251 Ill. App. 564 | Ill. App. Ct. | 1929
the opinion of the court.
This is an appeal from a judgment for $1,200 in a suit in assumpsit begun by attachment. The jury returned a verdict for plaintiff on both the attachment issue and the merits.
The grounds for the attachment as set forth in the affidavit are those designated as fourth, fifth and eighth in section 1 of the Attachment Act, Cahill’s St. ch. 11, ft 1.
The declaration contains three counts. The first is predicated on an agreement to sell a certain rug upon a commission basis and its conversion; the second, on an agreement to insure the rug and failure, neglect and refusal so to do; and the third, on an agreement to sell said rug and insure the plaintiff against any loss that might be sustained to said rug while in defendant’s possession.

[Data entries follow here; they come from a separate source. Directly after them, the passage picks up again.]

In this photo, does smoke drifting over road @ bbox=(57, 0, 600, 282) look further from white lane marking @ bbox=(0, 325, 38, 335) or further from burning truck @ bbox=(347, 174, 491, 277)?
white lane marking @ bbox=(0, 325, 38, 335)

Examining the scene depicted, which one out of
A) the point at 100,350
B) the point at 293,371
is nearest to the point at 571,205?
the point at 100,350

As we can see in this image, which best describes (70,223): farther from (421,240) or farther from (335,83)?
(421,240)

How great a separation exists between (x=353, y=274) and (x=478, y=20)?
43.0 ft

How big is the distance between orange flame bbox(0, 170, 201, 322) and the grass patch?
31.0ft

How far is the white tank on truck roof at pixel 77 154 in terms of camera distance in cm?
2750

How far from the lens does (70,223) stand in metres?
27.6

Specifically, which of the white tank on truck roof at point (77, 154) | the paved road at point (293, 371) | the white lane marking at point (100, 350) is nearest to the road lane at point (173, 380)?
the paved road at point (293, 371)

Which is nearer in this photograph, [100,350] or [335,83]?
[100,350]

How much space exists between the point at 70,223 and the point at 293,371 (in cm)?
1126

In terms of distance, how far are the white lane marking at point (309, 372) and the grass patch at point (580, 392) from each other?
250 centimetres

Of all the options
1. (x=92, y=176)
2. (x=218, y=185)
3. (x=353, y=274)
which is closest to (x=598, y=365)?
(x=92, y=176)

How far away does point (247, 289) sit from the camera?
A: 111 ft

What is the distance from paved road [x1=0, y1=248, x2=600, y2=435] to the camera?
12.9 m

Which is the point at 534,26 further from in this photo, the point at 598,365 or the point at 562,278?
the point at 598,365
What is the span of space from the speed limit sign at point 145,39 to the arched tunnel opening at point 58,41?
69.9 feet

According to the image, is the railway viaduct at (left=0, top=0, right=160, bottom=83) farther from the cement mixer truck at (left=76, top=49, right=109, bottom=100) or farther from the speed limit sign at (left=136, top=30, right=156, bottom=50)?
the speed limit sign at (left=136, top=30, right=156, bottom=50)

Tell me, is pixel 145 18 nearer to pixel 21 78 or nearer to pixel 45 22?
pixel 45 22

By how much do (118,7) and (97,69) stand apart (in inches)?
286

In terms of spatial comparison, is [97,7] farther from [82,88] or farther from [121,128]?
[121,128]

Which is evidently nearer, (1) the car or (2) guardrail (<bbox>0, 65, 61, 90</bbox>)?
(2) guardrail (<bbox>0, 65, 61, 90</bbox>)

Direct issue was taken upon the charges in the affidavit of attachment by a plea in abatement and. those in the declaration by a plea of nonassumpsit and a special plea setting up defendant’s version of the agreement and denying plaintiff’s version thereof and facts on which it was based.
It is first urged that there was error in giving instruction No. 3, which reads as follows:
“The Court instructs the jury as a matter of law that the proof of the delivery of the rug to the defendant for the purpose of selling the same, and the failure on the part of the defendant to return said rug on the value thereof, makes out a prima facie case for the plaintiff, and the burden, under such circumstances, shifts to the defendants to prove, by a preponderance of the evidence, that the loss of the rug was not due to the want of the exercise of ordinary care on the part of the defendant.”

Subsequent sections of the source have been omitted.